Probate is the court process that is required to administer assets in a decedent’s sole name on the date of his or her death, and pass those assets on to either the beneficiaries of his or her last will and testament or the heirs at law as prescribed by the DC laws of intestacy in the event that a decedent died without a valid last will and testament.
The process of probate can be confusing and difficult to navigate, so it is very important to have an experienced attorney on your side who will help guide you through the process and will work to give you the best possible understanding of the process so you can make informed decisions regarding your case, particularly as it relates to having a revocable living trust.
Ways Assets Pass After Death
At your death, assets pass four ways. The first way that assets pass is by beneficiary designation. For example, life insurance policies pass outside of the probate administration procedure to the named beneficiary.
The second way that assets pass is by ownership. For example, assets that are owned by a married couple as tenants by the entireties pass by operation of law automatically at the death of the first spouse to the surviving spouse.
The third way that assets pass is pursuant to the terms of a trust, if the asset has been prefunded into a trust.

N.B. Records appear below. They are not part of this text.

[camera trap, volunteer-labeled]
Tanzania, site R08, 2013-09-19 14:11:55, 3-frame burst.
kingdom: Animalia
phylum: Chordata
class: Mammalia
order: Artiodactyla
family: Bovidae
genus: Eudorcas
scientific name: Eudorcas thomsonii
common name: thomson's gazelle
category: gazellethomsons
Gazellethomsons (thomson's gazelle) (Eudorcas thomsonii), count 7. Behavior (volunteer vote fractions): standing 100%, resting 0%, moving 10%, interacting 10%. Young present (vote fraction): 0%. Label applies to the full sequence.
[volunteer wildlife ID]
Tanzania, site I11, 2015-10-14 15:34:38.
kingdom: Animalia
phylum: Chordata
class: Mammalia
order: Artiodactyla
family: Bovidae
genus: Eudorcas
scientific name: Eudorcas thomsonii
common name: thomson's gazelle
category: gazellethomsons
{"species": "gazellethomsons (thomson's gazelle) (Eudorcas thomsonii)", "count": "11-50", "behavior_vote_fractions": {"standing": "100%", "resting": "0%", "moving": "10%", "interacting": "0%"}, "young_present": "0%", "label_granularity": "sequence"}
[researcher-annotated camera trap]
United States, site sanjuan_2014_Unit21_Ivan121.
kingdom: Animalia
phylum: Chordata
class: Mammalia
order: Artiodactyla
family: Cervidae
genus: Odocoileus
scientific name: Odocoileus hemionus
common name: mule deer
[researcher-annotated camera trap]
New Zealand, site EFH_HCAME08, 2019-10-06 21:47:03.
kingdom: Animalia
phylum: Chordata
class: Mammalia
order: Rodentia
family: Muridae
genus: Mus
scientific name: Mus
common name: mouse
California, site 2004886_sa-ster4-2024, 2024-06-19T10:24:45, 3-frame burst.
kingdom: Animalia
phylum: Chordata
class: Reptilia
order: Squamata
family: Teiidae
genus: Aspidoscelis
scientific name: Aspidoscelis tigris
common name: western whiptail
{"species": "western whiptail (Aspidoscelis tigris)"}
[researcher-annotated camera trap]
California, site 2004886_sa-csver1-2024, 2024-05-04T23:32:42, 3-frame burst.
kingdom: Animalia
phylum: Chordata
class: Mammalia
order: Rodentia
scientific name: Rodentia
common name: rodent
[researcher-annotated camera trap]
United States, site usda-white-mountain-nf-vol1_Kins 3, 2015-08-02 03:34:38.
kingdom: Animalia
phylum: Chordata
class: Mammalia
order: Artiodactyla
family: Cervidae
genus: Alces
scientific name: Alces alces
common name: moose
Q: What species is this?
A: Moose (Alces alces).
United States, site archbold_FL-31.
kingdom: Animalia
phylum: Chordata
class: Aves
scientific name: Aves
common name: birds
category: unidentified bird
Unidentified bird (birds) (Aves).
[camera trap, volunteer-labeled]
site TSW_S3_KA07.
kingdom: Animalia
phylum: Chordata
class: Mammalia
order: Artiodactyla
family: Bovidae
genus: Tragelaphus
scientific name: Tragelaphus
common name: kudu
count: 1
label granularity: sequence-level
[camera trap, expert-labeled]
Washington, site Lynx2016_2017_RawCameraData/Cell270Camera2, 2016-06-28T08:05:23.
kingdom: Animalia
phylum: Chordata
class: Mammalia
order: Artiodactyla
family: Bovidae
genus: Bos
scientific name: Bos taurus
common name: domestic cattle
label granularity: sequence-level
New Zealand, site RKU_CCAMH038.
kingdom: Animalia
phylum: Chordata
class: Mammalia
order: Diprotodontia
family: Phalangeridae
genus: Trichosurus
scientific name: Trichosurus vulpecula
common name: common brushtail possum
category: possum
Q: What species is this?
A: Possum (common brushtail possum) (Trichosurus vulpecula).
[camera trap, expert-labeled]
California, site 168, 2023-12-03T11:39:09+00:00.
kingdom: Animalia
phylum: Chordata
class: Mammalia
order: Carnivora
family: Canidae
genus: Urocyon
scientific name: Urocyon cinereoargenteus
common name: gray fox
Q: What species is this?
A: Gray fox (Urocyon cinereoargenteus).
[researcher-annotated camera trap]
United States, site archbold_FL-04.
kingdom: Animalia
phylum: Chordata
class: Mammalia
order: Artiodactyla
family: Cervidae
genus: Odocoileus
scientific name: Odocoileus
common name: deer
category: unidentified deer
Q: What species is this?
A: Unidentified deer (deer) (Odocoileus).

And the fourth way that assets pass is through the probate process. That means that the only assets that are subject to the probate administration process are assets that are in the decedent’s sole name on the date of his or her death, that have not been prefunded into the revocable living trust, that do not have a joint owner and that do not have a beneficiary designation.
Therefore, assets that have been prefunded into a revocable living trust avoid the probate process. A common misunderstanding is that assets that are in a revocable living trust also avoid estate taxes. Although the assets in a revocable living trust are not part of the probate estate, they are includable in the decedent’s gross taxable estate for the calculation of estate taxes.
Value of Probate
The decision to avoid probate is a consideration that must be made on a case-by-case basis. To determine whether or not avoiding probate would be a good fit for a client, the needs, desires, and capabilities of a client must be examined to see whether avoiding probate would be appropriate for that client’s estate planning needs.
There are certain assets that are not ideal to fund a revocable living trust. Generally, those assets are tax-deferred retirement assets. Typically 401Ks, some IRAs, or any other tax-deferred retirement assets may not be a good fit to fund a revocable living trust. That is because the income tax treatment of those assets is dependent on there being a measuring life to continue to defer income taxes.
For tax deferred assets, it can be very easy to trigger the lump sum taxation of those assets if they are transferred in to a revocable living trust. Although trusts can be created specifically to accept those assets, that is something that needs to be taken into consideration when deciding on which assets should be used to fund the trust.
Second, with regards to real estate, real estate transfers also require special attention. Real estate that is secured by a mortgage or a deed of trust often includes due-on-sale provisions in those documents. It would be important to check with the note holder or the lender to determine whether or not the transfer of the real estate into a revocable living trust would trigger the due-on-sale provision of the mortgage so that the mortgage would be accelerated rather than continued to be paid over a term of years.
Other Important Considerations
There can be some additional delay in probate. If proper estate planning has not been done or if there are other issues that plague an estate, an estate may need to be opened through a much longer court process. Furthermore, the probate process is a public process. Most court filings become part of the public record, and may be viewed upon request of any individual.
Generally, probate and the initial estate administration or trust administration alike take on average about a year to complete. The probate process is a public process, so most court filings becomes part of the public record. Individuals, even if they have no relationship to a case, may request to view a court file.